### EXERCISE DATA
──────────────────────────────

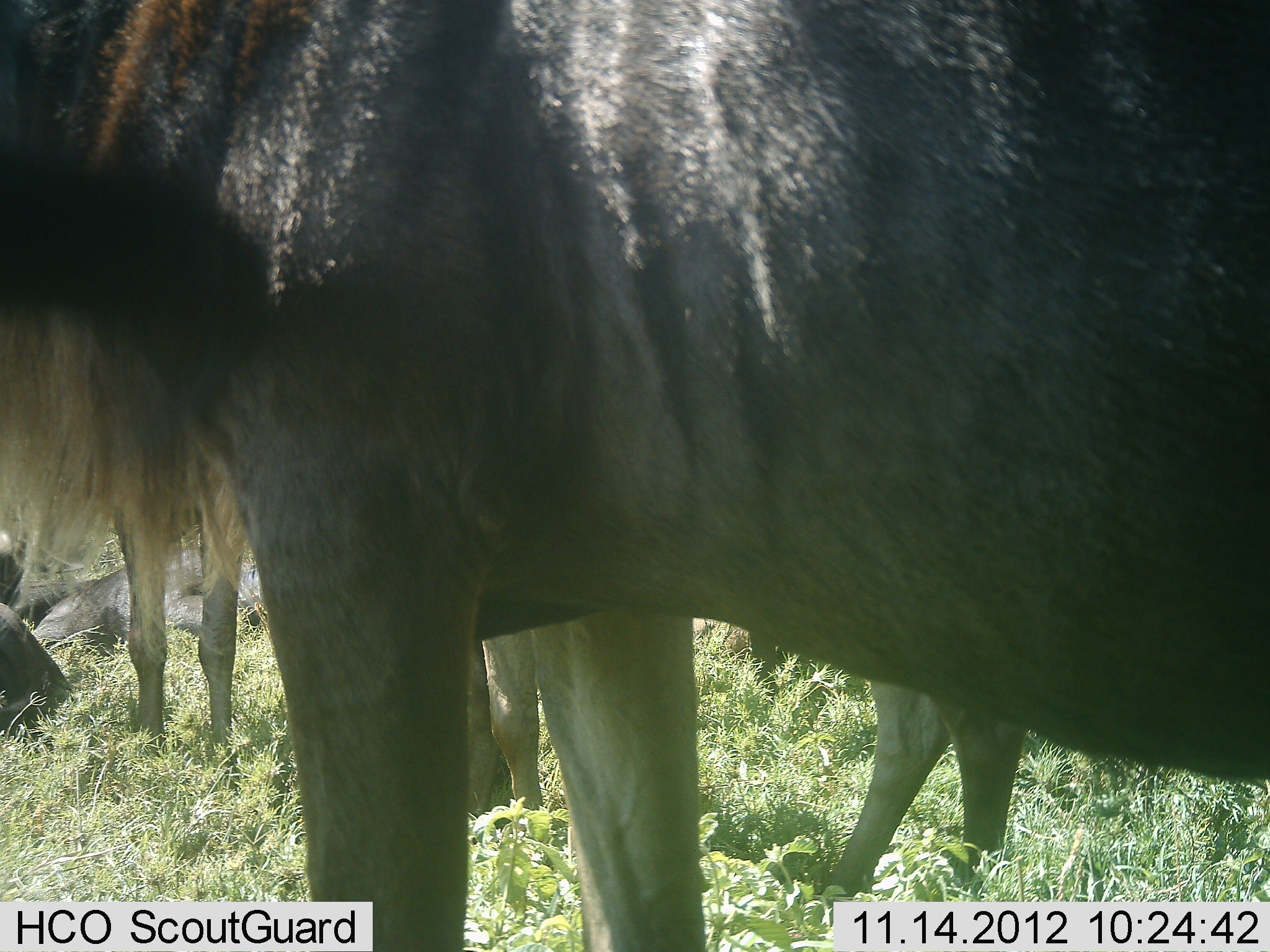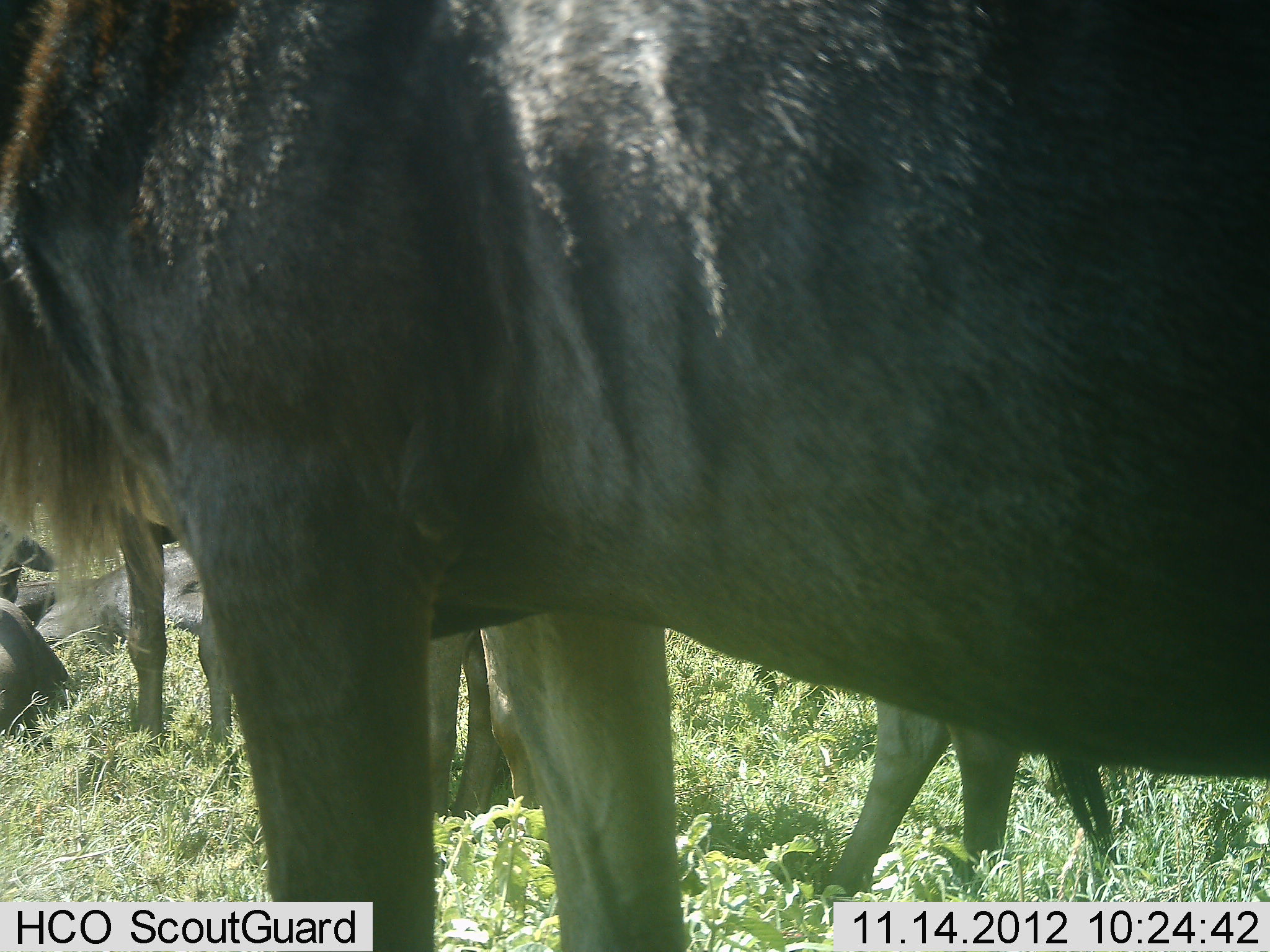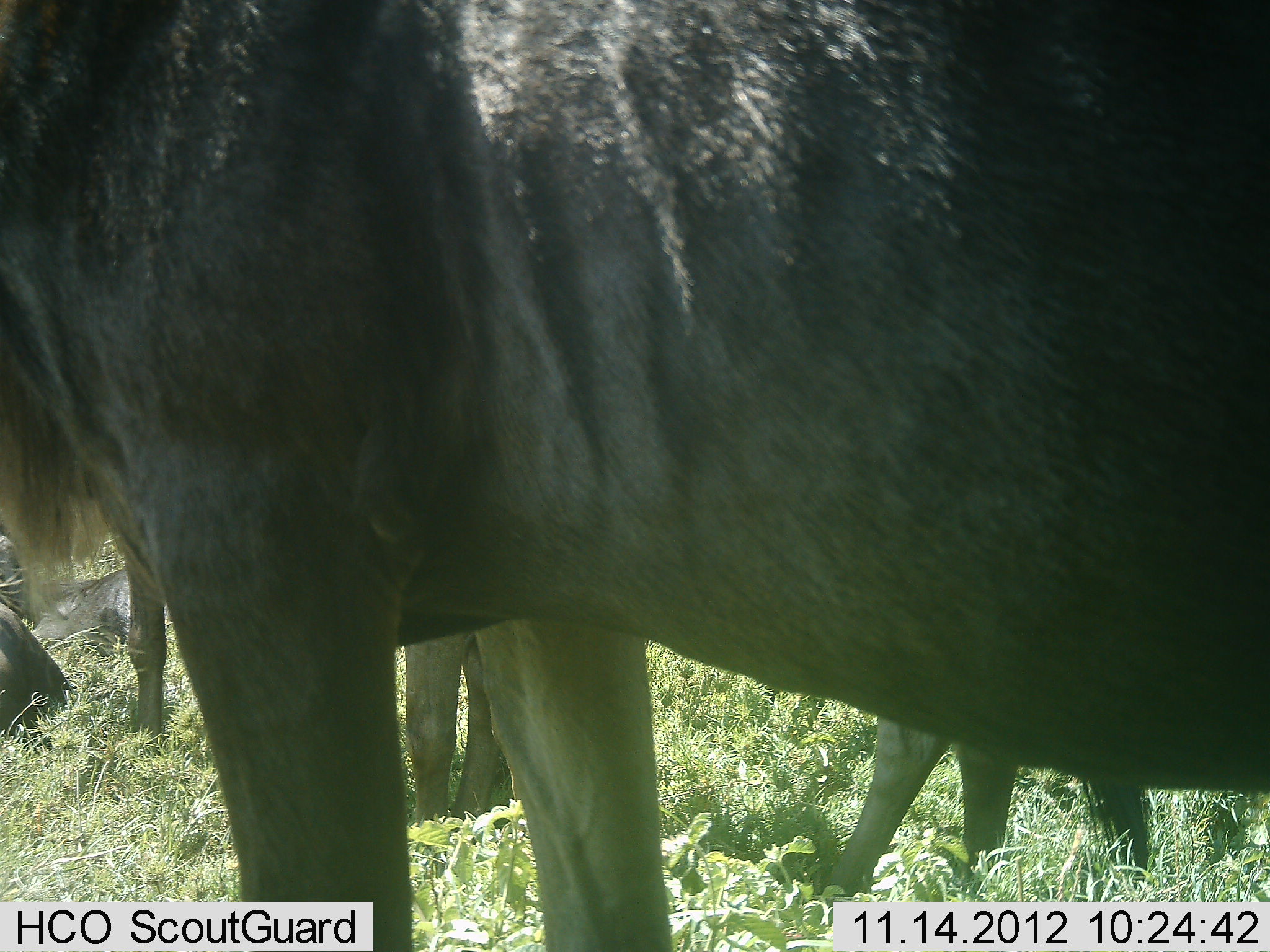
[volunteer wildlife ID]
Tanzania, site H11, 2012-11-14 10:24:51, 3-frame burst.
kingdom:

──────────────────────────────

### TASK ITEM
Please set down each line of the data above exactly as written, without the pictures.

### ANSWER FOR THIS EXERCISE
[volunteer wildlife ID]
Tanzania, site H11, 2012-11-14 10:24:51, 3-frame burst.
kingdom:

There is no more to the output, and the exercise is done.